• **What is expected**
Exact copy, no pictures: set down the lines from the one holding "She Recommends a" through the final line of the records below.

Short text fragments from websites
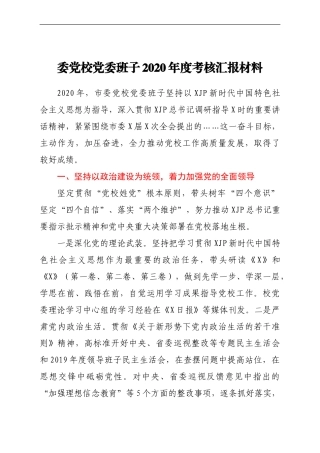 市委党校班子年度考核汇报材料
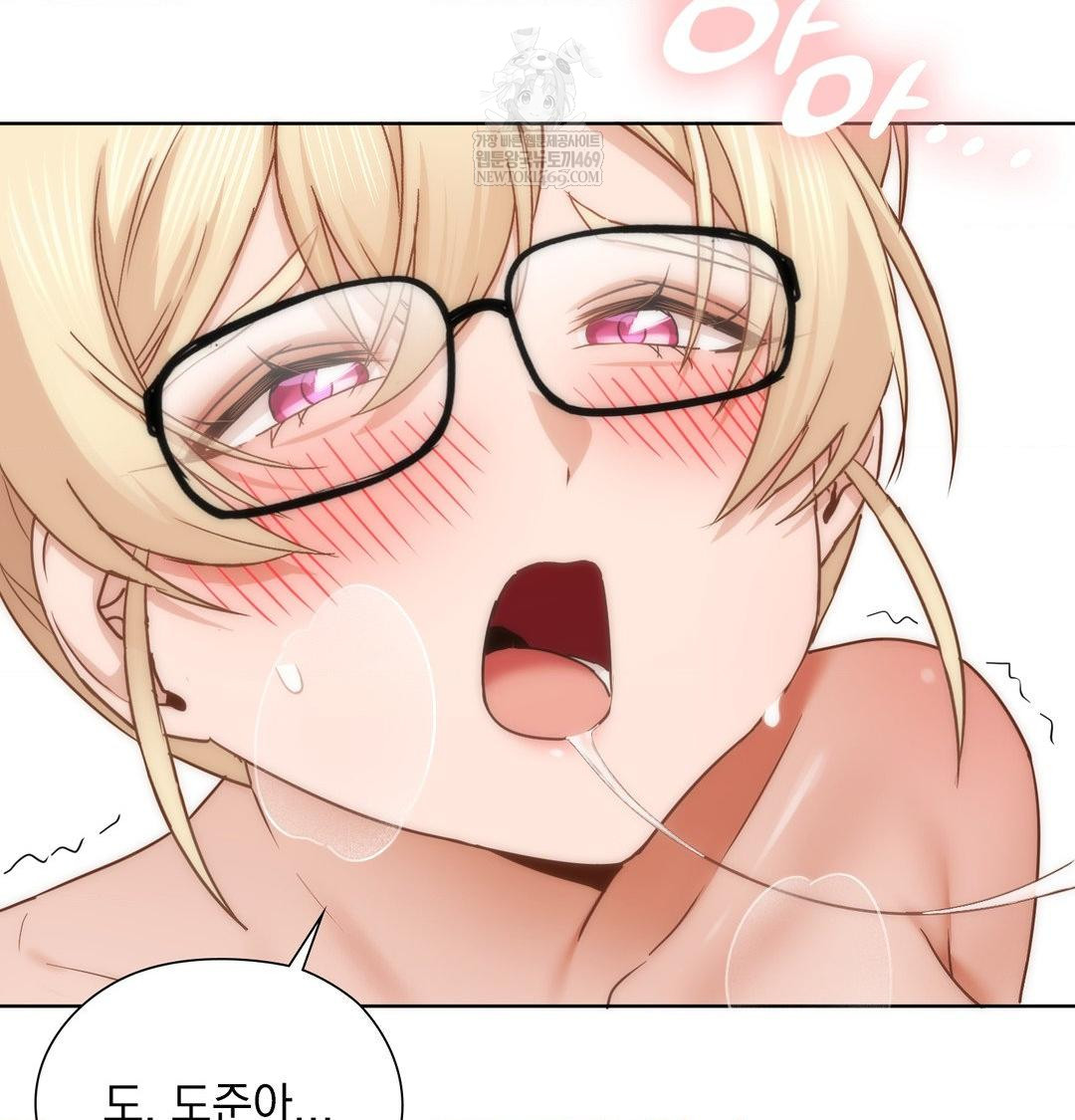 She Recommends a Harem Raw - Chapter 51 [photo 28] - MangaPorn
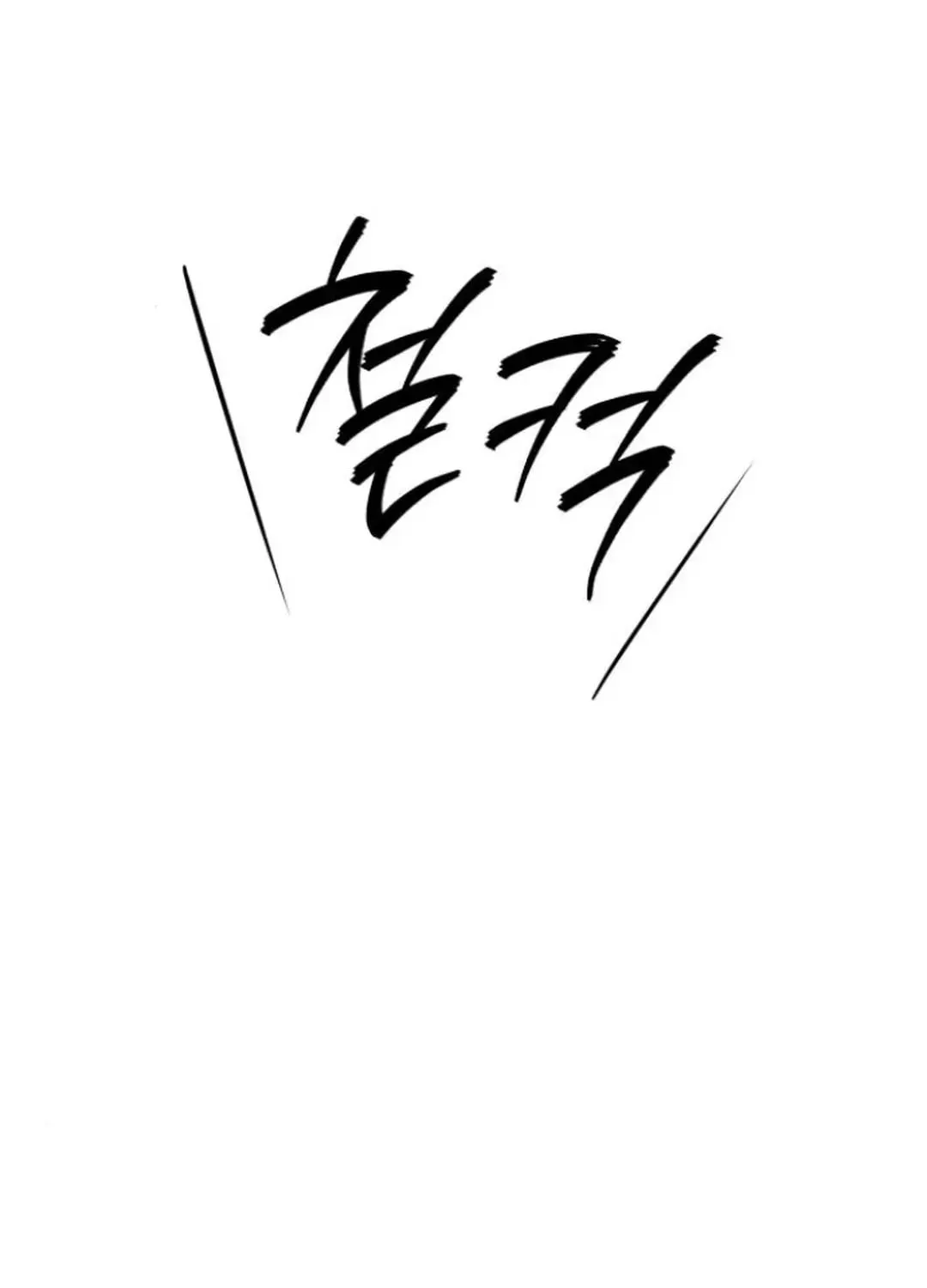 Life Changer Voice Phishing Chapter 22 page 157 - 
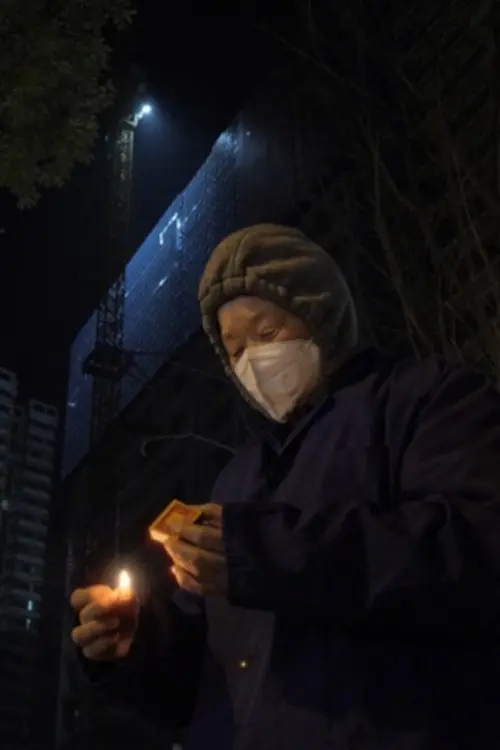 Постер до фільму "Air Base"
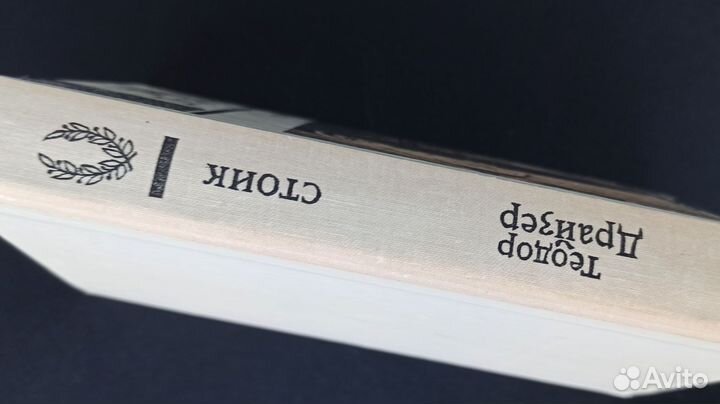 Книга Теодор Драйзер Стоик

• **Exercise output**
 She Recommends a Harem Raw - Chapter 51 [photo 28] - MangaPorn
 Life Changer Voice Phishing Chapter 22 page 157 - 
 Постер до фільму "Air Base"
 Книга Теодор Драйзер Стоик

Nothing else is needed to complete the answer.